Equipped with a new conceptual lens, we detect new institutions i. A Case Study more. Indicators are located at the interface between science, politics and publics.
Parteitypologien im Überblick (German Edition) [Jan Hefter] on www.farmersmarketmusic.com * FREE* shipping on qualifying offers. Studienarbeit aus dem Jahr im. Studienarbeit aus dem Jahr im Fachbereich Politik - Politische Systeme - Politisches procedure Deutschlands, word: 1,0.
They are therefore confronted with various expectations, interpretations, and ascribed meanings which may conflict at any level of institutionalization. This is especially true for indicators of Sustainable Development, due to the fuzziness of the concept. The study focuses on Rhineland-Palatinate as the first German Land which institutionalized its own indicator-based Sustainable Development Strategy with a periodical indicator reporting system in Additionally, it is occasionally referred to as a pioneer in sustainability politics in literature.
Moreover, the regional level is widely underrepresented in sustainability indicators research. The study attempts to describe, understand, and explain the institutionalization of the Rhineland-Palatinate sustainability indicators set.

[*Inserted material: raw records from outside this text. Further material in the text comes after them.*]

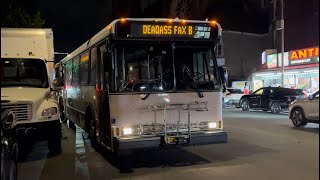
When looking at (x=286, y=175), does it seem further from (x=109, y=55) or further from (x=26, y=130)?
(x=26, y=130)

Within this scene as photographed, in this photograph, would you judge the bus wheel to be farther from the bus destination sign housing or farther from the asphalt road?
the bus destination sign housing

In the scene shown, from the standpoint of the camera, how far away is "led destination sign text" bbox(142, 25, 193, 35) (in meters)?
9.19

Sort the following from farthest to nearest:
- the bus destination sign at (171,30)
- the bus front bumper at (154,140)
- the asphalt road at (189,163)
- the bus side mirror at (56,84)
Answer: the bus side mirror at (56,84) → the bus destination sign at (171,30) → the bus front bumper at (154,140) → the asphalt road at (189,163)

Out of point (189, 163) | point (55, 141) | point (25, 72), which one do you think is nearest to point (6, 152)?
point (189, 163)

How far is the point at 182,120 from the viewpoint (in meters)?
9.38

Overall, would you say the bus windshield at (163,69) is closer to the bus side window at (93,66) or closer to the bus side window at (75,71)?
the bus side window at (93,66)

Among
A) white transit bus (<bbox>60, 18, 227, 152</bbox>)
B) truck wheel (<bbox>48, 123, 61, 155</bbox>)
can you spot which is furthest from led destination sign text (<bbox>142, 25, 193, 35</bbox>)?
truck wheel (<bbox>48, 123, 61, 155</bbox>)

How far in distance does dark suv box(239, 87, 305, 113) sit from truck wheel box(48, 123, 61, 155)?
49.6 ft

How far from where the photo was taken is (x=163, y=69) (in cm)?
930

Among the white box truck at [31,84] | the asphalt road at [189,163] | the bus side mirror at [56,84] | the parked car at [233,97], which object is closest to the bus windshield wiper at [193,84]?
the asphalt road at [189,163]

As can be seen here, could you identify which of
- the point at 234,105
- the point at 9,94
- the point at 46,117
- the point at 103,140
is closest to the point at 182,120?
the point at 103,140

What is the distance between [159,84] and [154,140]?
121 cm

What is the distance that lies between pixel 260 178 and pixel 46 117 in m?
5.33

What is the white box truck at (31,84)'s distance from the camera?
33.4 ft
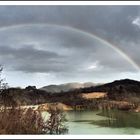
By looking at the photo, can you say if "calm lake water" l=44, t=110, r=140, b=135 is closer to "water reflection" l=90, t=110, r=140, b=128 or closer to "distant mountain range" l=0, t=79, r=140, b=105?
"water reflection" l=90, t=110, r=140, b=128

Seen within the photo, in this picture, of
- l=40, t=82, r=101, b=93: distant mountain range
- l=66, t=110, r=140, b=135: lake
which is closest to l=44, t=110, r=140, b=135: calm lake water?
l=66, t=110, r=140, b=135: lake

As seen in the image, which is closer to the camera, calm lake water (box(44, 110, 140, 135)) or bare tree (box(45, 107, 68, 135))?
calm lake water (box(44, 110, 140, 135))

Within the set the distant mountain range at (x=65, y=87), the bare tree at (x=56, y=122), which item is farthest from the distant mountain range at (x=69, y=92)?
the bare tree at (x=56, y=122)

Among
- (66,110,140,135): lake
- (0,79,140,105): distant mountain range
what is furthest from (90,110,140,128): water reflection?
(0,79,140,105): distant mountain range

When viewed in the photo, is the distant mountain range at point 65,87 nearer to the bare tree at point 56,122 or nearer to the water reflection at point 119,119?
the bare tree at point 56,122

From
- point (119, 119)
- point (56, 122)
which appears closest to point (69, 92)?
point (56, 122)

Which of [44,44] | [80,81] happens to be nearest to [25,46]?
[44,44]

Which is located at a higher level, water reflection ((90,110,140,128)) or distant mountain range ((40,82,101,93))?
distant mountain range ((40,82,101,93))

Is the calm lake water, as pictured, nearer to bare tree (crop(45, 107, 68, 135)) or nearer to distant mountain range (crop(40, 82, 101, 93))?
bare tree (crop(45, 107, 68, 135))
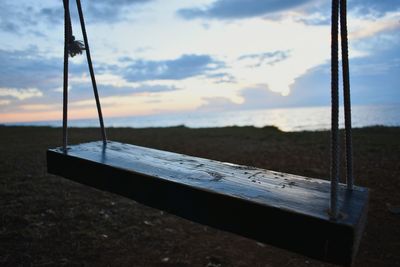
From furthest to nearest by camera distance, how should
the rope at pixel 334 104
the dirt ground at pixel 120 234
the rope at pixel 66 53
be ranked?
1. the dirt ground at pixel 120 234
2. the rope at pixel 66 53
3. the rope at pixel 334 104

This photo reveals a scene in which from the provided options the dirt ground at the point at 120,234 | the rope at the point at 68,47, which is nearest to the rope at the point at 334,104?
the rope at the point at 68,47

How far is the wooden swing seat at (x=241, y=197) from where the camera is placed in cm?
113

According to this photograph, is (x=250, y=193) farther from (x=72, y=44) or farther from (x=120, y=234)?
(x=120, y=234)

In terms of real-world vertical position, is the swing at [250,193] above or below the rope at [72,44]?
below

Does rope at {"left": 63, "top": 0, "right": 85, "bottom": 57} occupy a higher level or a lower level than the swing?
higher

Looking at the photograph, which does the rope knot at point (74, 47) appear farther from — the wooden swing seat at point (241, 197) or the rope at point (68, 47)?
the wooden swing seat at point (241, 197)

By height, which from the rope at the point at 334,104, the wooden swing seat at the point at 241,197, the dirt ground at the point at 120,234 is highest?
the rope at the point at 334,104

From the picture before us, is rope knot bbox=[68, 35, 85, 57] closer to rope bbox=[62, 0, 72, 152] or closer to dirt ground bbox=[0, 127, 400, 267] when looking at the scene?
rope bbox=[62, 0, 72, 152]

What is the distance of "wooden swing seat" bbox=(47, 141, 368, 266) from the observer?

For that, the level of institutionalization is operationalized by examining to what extend the political functions of the indicators system are already realized. After introducing the case, the paper therefore first analyzes its political functions as described in documents and literature, pointing out the role of sustainability indicators in policy and governance.
The following functions are considered: Secondly, the paper discusses the political aspects of the institutionalization process and the variables that may have influenced it positively or negatively in order to understand and, where possible, explain the observed level of institutionalization. Here, issues like formalization and legal status, centralization, political and administrative promoters and opponents, social participation, resources, institutionalized forums, opposing narratives in public administration, political instrumentality, relevance for political action, and the existence or lack of quantified objectives are taken into account.
Structured interviews, document analysis and media analysis were chosen as methods of empirical data acquisition. As a result, the study shows that the political functions of the Rhineland Palatinate sustainability indicators system are on the whole rather weakly implemented. Nevertheless, low-threshold functions show a relatively high level of realization and submit an offer to politicians and society: The indicators reports are easily accessible and reviewable by everyone.
The indicators are communicated to politicians, the public administration, outside experts, and pressure groups. Reference data is provided. But politicians and society do not embrace that offer. The indicators are not considered by the politics of the day, nor do they result in policies. They are not used as evaluation tools. Neither politicians nor local print media mention them in the public. Representing Future Generations Today more. Aug Publication Name: Representing Future Generations Today. Short Papers [in German].
A Habermasian rational moral discourse may reach its limits when there are fundamental differences in moral evaluations due to irreconcilable worldviews. A state that excludes religious arguments from public moral discourse discriminates against a particular i. On the other hand, once the decision on the moral issue is taken the unsuccessful party is obliged to respect the democratic majority decision if it had the chance to voice and explain its perspective in the public discourse.